¿Quién no quiere ser joven por siempre? A muchas personas no les gusta que un rostro anciano les devuelva la mirada en el espejo. Luchan contra sus arrugas y sus canas y sueñan con la fuente de la eterna juventud. Abraham, sin embargo, nos enseña mucho sobre la juventud y la vejez.
Abraham es el primer anciano de la historia. Es cierto que muchas personas vivieron vidas muy largas antes que él, pero el adjetivo “viejo” aparece primero en la Torá con respecto a Abraham: “Y Abraham era viejo, venido en días”.[1] Los sabios dicen que, hasta Abraham, no hubo tal cosa como ser anciano. El envejecimiento no cambiaba la apariencia de uno. “Hasta Abraham, no había vejez, y una persona que quería hablar con Abraham, hablaba con Itzjak (que era idéntico a Abraham). Abraham vino y pidió misericordia y hubo envejecimiento”.[2]

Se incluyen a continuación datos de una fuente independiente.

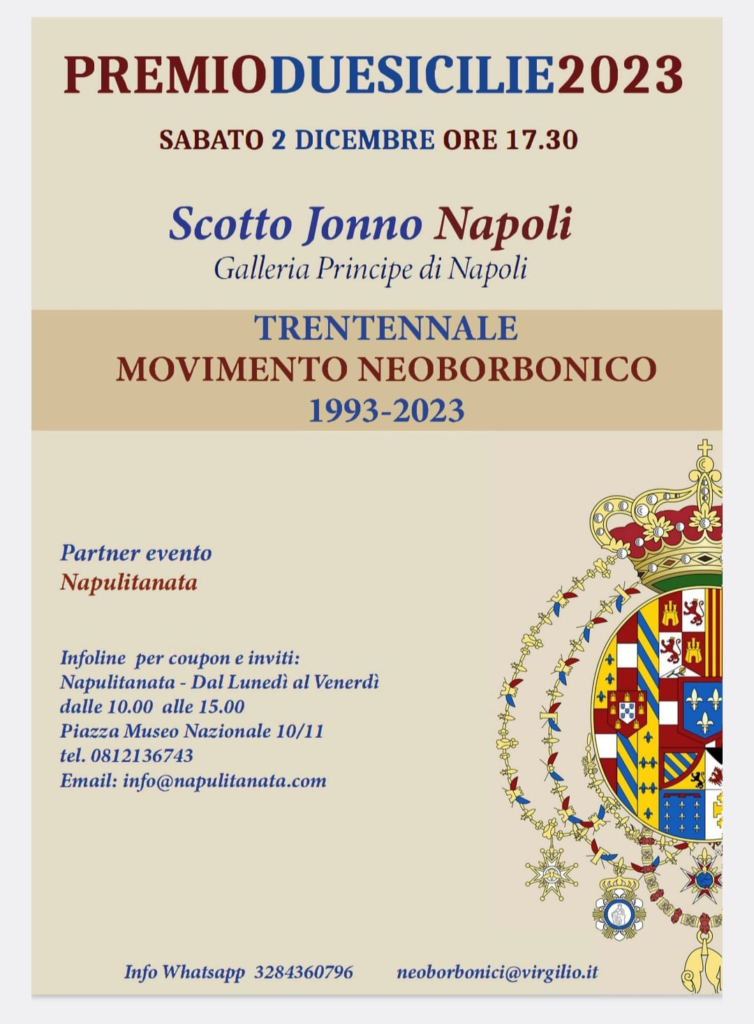 PREMIODUESICILIE2023

SABATO 2 DICEMBRE ORE 17.30

Scotto Jonno Napoli
Galleria Principe di Napoli

TRENTENNALE
MOVIMENTO NEOBORBONICO
1993-2023

Partner evento
Napulitanata

Infoline per coupon e inviti:
Napulitanata - Dal Lunedì al Venerdì
dalle 10.00 alle 15.00
Piazza Museo Nazionale 10/11
tel. 0812136743
Email: info@napulitanata.com

Info Whatsapp 3284360796 neoborbonici@virgilio.it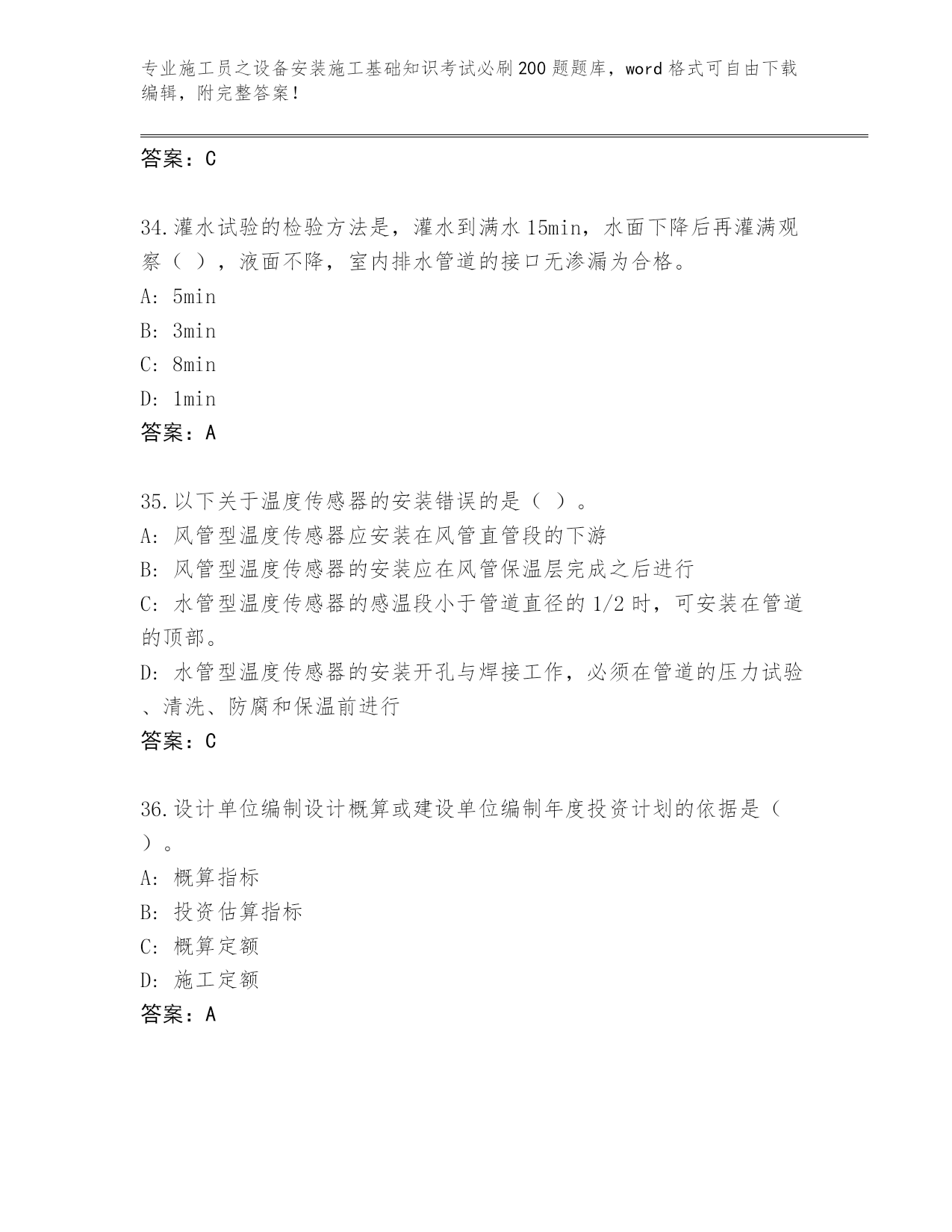 专业施工员之设备安装施工基础知识考试必刷200题题库，word格式可自由下载编辑，附完整答案！

答案：C

34.灌水试验的检验方法是，灌水到满水15min，水面下降后再灌满观察（ ），液面不降，室内排水管道的接口无渗漏为合格。
A: 5min
B: 3min
C: 8min
D: 1min
答案：A

35.以下关于温度传感器的安装错误的是（ ）。
A: 风管型温度传感器应安装在风管直管段的下游
B: 风管型温度传感器的安装应在风管保温层完成之后进行
C: 水管型温度传感器的感温段小于管道直径的1/2时，可安装在管道的顶部。
D: 水管型温度传感器的安装开孔与焊接工作，必须在管道的压力试验、清洗、防腐和保温前进行
答案：C

36.设计单位编制设计概算或建设单位编制年度投资计划的依据是（ ）。
A: 概算指标
B: 投资估算指标
C: 概算定额
D: 施工定额
答案：A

Hay algo bueno en poder discernir las diferencias en las edades y en el estatus de una “edad de oro”. La vejez permite relacionarse con la experiencia vital de una persona, con la sabiduría que da el haber visto y experimentado los altibajos de la vida. La vejez atrae respeto, que sin duda merece, “Y honrarás el rostro del anciano”.[3]